Sie waren später sogar als Second-Unit-Kamerafrau bei „The Bourne Supremacy“ dabei, nicht?
Ja, es war sehr faszinierend, old school Auto-Action zu drehen. Da wurden wirklich verdammt viele Autos geschrottet. Ich glaube, von diesem sündteuren Mercedes-Modell damals wurden an die zehn Stück kaputt gefahren. Grüne Produktion sieht anders aus, aber es war aufregend zu sehen, wie da gearbeitet wird.

Was haben Sie in Ihrer langen Karriere eigentlich noch nicht gemacht, was Sie gern machen würden?
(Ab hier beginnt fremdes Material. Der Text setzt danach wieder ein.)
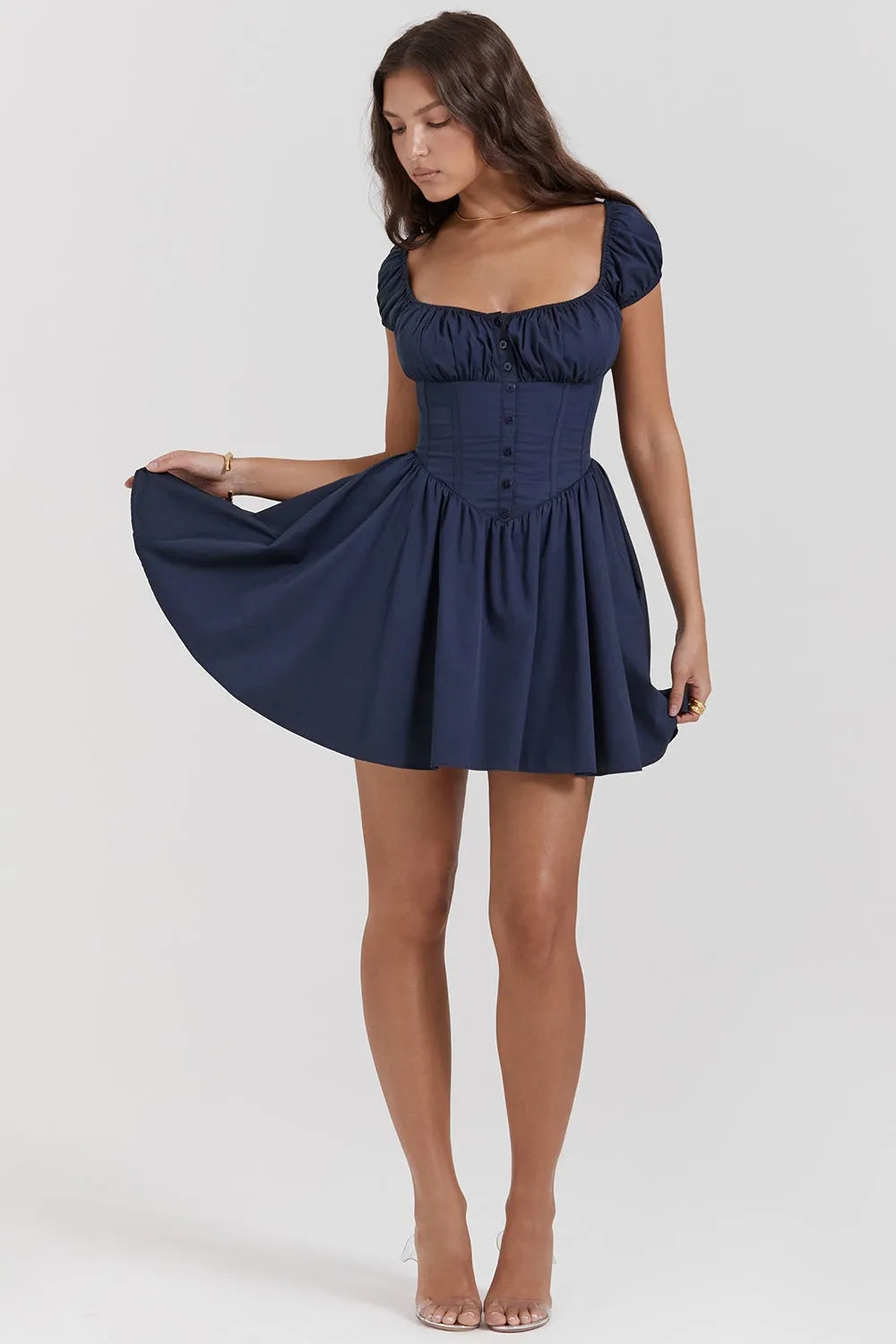 Vestido Corto Bustier Modern – Gabriela Freire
Ein Thriller fehlt noch in meiner Vita. Aber vor allem geht es mir darum, gute, spannende und auch unbequeme
Geschichten zu erzählen. 
Es gibt noch so viel zu erzählen, vor allem gibt es ein großes bisher vernachlässigtes Potenzial an weiblich dominierten Geschichten. Oder auch Filme aus Afrika und dem Nahen Osten, denn über diese Regionen wissen wir in Europa viel zu wenig.

Und ein weiteres österreichisches Projekt mit Kamerafrau Birgit Gudjonsdottir?
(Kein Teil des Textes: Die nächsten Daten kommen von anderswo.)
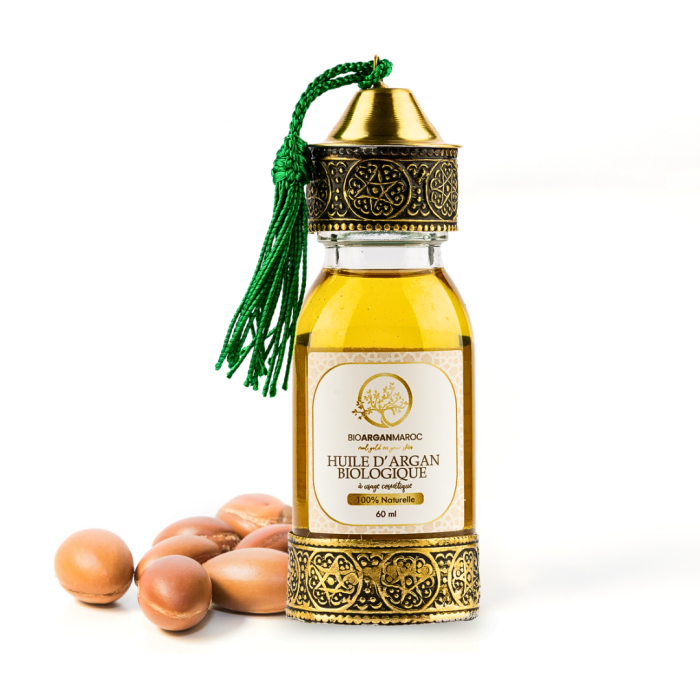 Ulei argan biologic - sticla artizanala, 60 ml [2]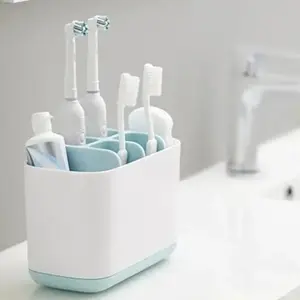 1pc Toothbrush Case, Countertop Rack for Bathroom Storage, Simple Cosmetics Drain Shelf Supplies, Sanitary Organizer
Alma Magic ist ein Film nach dem Drehbuch von Ursula Scheidle, in dem sich unsere Hauptfigur auf den Spuren des Schicksals der österreichisch-jüdischen Emigrantin Melitta Urbancic nach Island aufmacht. Die Figuren folgen vor allem der Prämisse: „Wer wahrhaft auszieht, kehrt nie heim, doch er verwandelt.“ Dies ist ein Vers aus dem heute noch hoch aktuellen Werk der Dichterin Melitta Urbancic. Island ist für die Essenz dieses Films wohl die beste Kulisse. Denn in keinem anderen Land kann man dem Werden und Vergehen unserer Erde, unserer Existenz besser zusehen als dort, tatsächlich, live. Lassen Sie sich davon überraschen und verstören!

„Die Rüden“ feierte seine Welturaufführung am 25. Oktober bei den Hofer Filmtagen.